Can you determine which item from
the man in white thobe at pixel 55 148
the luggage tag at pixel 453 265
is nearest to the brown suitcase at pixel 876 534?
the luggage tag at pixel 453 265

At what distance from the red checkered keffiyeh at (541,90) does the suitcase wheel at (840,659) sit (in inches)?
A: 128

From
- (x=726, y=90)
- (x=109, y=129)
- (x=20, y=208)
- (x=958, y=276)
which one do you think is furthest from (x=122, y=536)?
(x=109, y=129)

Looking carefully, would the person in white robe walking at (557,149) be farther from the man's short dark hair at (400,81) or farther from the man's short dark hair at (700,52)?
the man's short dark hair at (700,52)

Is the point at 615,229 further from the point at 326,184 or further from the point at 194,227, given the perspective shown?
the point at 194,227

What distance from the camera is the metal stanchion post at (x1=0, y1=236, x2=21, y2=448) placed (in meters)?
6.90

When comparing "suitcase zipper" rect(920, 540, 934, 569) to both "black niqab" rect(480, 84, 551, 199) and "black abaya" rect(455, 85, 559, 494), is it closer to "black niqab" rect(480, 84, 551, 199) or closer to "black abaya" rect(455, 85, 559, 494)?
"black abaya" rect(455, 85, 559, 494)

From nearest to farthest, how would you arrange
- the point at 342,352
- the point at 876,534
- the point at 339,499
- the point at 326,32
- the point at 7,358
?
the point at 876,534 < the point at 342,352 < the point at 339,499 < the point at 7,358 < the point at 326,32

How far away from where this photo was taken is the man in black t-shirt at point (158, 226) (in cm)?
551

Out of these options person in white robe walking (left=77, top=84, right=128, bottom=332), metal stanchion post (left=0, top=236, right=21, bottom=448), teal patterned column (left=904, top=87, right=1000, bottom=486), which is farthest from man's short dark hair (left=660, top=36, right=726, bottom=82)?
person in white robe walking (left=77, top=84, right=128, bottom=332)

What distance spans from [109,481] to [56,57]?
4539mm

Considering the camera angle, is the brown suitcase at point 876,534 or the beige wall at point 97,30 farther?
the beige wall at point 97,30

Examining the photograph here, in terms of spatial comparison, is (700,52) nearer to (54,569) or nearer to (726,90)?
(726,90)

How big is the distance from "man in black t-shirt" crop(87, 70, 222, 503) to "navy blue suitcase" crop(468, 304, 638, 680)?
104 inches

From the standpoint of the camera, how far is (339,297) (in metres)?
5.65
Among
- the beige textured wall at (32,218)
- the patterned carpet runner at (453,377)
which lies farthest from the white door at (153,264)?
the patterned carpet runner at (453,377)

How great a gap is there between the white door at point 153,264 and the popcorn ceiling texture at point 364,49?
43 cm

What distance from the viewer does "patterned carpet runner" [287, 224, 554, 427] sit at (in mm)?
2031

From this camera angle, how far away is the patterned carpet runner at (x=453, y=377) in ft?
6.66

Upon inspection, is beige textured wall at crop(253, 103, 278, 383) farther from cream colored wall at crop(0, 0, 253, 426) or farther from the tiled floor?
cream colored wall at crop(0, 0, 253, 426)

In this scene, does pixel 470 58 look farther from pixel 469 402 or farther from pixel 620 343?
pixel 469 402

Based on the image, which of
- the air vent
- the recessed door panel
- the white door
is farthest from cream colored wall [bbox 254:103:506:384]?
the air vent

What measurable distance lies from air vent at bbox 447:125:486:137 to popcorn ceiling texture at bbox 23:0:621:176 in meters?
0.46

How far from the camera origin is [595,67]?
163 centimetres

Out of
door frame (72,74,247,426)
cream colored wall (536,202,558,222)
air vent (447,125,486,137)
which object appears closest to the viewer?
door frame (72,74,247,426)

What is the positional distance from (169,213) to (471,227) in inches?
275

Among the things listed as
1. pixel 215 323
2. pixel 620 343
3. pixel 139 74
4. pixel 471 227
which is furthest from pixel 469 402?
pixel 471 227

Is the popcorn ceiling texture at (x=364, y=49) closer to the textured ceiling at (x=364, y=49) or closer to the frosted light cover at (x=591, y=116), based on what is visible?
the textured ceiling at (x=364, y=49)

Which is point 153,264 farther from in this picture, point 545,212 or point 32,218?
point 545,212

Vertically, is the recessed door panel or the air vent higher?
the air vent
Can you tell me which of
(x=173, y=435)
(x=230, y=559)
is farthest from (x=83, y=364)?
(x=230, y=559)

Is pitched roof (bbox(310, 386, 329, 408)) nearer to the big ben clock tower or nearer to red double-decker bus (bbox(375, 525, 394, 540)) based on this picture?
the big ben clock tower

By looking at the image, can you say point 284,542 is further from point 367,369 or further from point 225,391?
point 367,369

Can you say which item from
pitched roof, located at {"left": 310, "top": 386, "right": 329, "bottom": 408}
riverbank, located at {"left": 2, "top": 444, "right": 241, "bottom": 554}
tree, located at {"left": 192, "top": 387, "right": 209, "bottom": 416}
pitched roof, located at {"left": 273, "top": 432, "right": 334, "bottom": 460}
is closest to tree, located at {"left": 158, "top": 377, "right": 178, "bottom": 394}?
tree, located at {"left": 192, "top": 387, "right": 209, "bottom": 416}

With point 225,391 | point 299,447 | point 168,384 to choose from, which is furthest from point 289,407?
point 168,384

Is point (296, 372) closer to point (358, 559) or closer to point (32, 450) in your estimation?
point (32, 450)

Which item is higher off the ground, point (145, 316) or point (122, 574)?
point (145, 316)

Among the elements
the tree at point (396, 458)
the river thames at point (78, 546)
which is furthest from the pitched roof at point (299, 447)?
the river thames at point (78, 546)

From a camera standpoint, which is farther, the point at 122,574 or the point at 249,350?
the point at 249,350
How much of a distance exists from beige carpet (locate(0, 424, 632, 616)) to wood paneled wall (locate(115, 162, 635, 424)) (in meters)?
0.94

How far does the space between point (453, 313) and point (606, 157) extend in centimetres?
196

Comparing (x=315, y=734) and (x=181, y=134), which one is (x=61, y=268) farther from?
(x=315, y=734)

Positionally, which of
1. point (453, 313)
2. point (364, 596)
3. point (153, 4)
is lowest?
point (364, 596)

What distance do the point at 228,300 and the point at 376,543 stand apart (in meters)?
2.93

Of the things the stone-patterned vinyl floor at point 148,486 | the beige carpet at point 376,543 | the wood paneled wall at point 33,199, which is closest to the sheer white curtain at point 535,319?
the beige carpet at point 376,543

● Problem
Copy each line exactly, from the line containing "Comparing (x=315, y=734)" down to the last line of the material, and no other lines.

● Task output
Comparing (x=315, y=734) and (x=181, y=134), which one is (x=61, y=268) farther from?
(x=315, y=734)

Positionally, which of
1. point (453, 313)
2. point (364, 596)
3. point (153, 4)
is lowest?
point (364, 596)

What distance do the point at 228,300 and the point at 376,543 stand apart (in meters)?
2.93

Of the things the stone-patterned vinyl floor at point 148,486 | the beige carpet at point 376,543 | the wood paneled wall at point 33,199, which is closest to the sheer white curtain at point 535,319?
the beige carpet at point 376,543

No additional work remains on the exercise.